From server to smartphone, devices with less processing speed and memory require smaller networks. Instead of building and training separate models to run on a variety of hardware, a new approach trains a single network that can be adapted to any device.
What’s new: Han Cai and researchers at MIT developed Once-for-All (OFA). This method trains a single large model and derives subnetworks — subsets of the original model’s weights — that perform well on less powerful processors.
Key insight: Typical pruning methods downsize neural networks one at a time by reducing, say, the size and number of convolutional filters and then fine-tuning the smaller model. It’s more efficient to extract and fine-tune a fleet of progressively smaller models in a single process.

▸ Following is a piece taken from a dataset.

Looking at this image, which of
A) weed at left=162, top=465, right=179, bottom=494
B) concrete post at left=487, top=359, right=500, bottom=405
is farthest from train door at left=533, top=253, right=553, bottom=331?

How it works: OFA extracts subnetworks by varying the parent network’s number of layers, number of filters per layer, filter sizes, and the input resolution. The researchers constrained each of these factors to a predetermined set of values that allow up to 1019 possible subnetworks.
- OFA trains the original network, then randomly samples a slightly smaller version. Then it fine-tunes both.
- It repeats this procedure with ever smaller subnetworks until it arrives at the smallest allowable version.
- OFA randomly samples and evaluates 10,000 subnetworks. The results constitute a dataset that represents model performance at a given size.
- Using the new dataset, OFA trains another network to predict the accuracy of any subnetwork, so it can select the best network of a given size.
Results: The authors compared OFA with a variety of neural architecture search methods suitable for finding models for mobile devices. The popular NASNet-A required 48,000 hours to generate the smallest model, and it would require that time again to generate another one optimized for different constraints. OFA’s baseline model required 1,200 hours to find all models. They also compared OFA to MobileNetV3-Large, the state-of-the-art image recognition network for mobile devices. The OFA model that ran on similar hardware achieved 76.9 percent top-one accuracy on ImageNet compared to MobileNetV3’s 75.2 percent. The most accurate neural search method the researchers considered, FBNet-C, required roughly half as much time as OFA to generate a single, less accurate model, but much more time to generate the second.
Why it matters: OFA produces equivalent models of many sizes in slightly more time than it takes to train the original large models. In situations that require deploying a given network to heterogeneous devices, this efficiency can translate into big savings in development time and energy consumption.
We’re thinking: Smart speakers, watches, thermostats, pacemakers — it’s inevitable that neural networks will run on more and more heterogenous hardware. This work is an early step toward tools to manage such diverse deployments.